彼女はもう帰れないんだ。生まれ育った家や街や学校やコンクリートの道に。嫌になるくらい物も人もごちゃごちゃ溢れる平成に。疑いなく続くはずだった日常に。


たったひとり、途方もなく遠いところに来てしまったんだよ。




それは紛れもなく限りなく死に近くて、もしかしたら死そのもので。
想像を絶するような重圧の孤独の中にいるんだ。
だけど誰一人自分を知る人がいない異世界で、彼女は謙虚にそれを隠しているんだよ。
帰りたくて帰りたくて仕方ないはずなのに、頑張ってるんだ。受け入れようとしているんだ。
辛くて怖くてどうしようもないはずなのに、それを誰にも見せようとしないんだ。
そんな彼女が、悪人なわけ、ないじゃないか。



わかるんだよ。

だってみんなは知らないけど、俺も彼女と一緒だったんだ。



悲しかったんだよ。

寂しかったんだよ。

辛かったんだよ。

苦しかったんだよ。

泣きたかったんだよ。

大好きだったんだよ。




ずっと帰りたかったんだよ。





耐えるのが苦しかった。いっそ死んでしまいたかった。もしかしたらそれで帰れるんじゃないかなんて馬鹿なことも考えた。
どうしていいのか分からなかった。何年も何年もずっと。立ち直るまですごく時間がかかったんだ。それまでずっと心の中も目に映る世界も絶望的だったんだ。誰もわかりはしなかったけれど。


だからせめて、同じ傷を抱いているだろう彼女を、少しでも助けてあげたいんだ。


ああ、だけど。



「わかってる。惚れてるとか、そういうんじゃないよ」

俺は忍なんだ。



本当に、彼女に惚れたわけじゃない。誤魔化しでも言い訳でもなくてそれは真実。
ただ、彼女が俺だけが知る場所から来て、俺と同じ傷を背負っているから、優しくしてあげたかったんだ。

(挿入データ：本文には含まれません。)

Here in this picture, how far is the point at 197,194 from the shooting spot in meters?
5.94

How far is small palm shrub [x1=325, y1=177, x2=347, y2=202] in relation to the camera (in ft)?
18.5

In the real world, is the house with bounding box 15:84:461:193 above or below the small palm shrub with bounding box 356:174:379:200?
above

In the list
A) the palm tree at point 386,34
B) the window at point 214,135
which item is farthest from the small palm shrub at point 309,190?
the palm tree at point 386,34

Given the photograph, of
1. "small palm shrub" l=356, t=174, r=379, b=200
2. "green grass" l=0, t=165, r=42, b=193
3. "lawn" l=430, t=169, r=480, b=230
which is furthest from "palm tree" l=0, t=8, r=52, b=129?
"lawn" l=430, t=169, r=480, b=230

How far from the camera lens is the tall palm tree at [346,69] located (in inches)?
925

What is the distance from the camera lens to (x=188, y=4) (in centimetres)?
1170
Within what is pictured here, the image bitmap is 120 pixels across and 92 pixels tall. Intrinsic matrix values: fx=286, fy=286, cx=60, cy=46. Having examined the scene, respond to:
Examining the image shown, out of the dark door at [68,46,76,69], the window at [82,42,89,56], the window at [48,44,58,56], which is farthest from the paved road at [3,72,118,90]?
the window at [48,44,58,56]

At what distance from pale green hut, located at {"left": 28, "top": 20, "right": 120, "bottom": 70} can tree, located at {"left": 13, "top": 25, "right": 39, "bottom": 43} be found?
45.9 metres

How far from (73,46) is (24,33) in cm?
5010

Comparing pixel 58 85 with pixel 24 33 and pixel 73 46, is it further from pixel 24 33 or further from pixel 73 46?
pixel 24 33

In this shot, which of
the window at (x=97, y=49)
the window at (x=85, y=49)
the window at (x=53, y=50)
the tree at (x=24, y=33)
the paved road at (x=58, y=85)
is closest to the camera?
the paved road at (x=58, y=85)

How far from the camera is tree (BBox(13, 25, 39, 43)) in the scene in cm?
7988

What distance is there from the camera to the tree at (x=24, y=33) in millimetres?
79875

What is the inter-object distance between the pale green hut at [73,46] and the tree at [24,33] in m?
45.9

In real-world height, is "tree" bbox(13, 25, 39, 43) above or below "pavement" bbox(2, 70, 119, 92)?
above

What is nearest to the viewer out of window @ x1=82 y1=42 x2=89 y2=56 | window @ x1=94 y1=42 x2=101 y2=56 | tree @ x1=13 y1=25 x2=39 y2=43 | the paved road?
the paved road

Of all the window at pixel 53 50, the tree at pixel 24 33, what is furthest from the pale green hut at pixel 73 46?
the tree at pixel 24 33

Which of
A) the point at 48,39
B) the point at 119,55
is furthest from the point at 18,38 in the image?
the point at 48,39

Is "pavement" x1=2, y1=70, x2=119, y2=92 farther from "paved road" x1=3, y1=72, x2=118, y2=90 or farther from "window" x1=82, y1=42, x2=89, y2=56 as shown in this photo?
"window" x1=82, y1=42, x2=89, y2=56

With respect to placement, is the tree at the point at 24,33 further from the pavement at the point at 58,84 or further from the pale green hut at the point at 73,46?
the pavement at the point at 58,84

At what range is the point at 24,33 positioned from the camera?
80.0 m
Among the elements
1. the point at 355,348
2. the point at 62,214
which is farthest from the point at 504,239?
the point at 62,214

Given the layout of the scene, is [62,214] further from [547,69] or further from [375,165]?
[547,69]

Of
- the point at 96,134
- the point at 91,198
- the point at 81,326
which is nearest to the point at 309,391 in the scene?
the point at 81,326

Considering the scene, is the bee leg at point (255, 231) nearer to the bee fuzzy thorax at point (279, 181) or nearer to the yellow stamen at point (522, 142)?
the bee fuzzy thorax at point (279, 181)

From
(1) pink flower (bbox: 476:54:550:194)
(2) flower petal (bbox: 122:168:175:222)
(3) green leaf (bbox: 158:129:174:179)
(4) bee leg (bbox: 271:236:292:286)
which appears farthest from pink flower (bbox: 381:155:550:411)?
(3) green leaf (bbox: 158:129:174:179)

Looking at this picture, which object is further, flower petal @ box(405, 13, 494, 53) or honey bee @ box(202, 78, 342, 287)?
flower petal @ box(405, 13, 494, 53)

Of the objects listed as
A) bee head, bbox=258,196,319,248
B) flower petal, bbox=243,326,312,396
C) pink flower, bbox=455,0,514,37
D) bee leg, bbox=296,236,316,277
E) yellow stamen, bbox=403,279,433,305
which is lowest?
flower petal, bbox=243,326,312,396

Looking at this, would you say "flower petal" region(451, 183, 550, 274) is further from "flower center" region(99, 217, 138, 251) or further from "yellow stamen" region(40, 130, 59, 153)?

ああ、うそ偽りなく、おべっかも気遣いもなく、純粋に優しくしてあげたい人を見つけたのに、それは忍を目指す者としてはいけない事だった。
観察し、正確に見極め、判断しなければならない。
(でも、そうしていたつもりなのに)
生きることがこうして本心を隠しながら生きていくことなのなら、いつどうやって誰に優しくしてあげたらいいんだろう。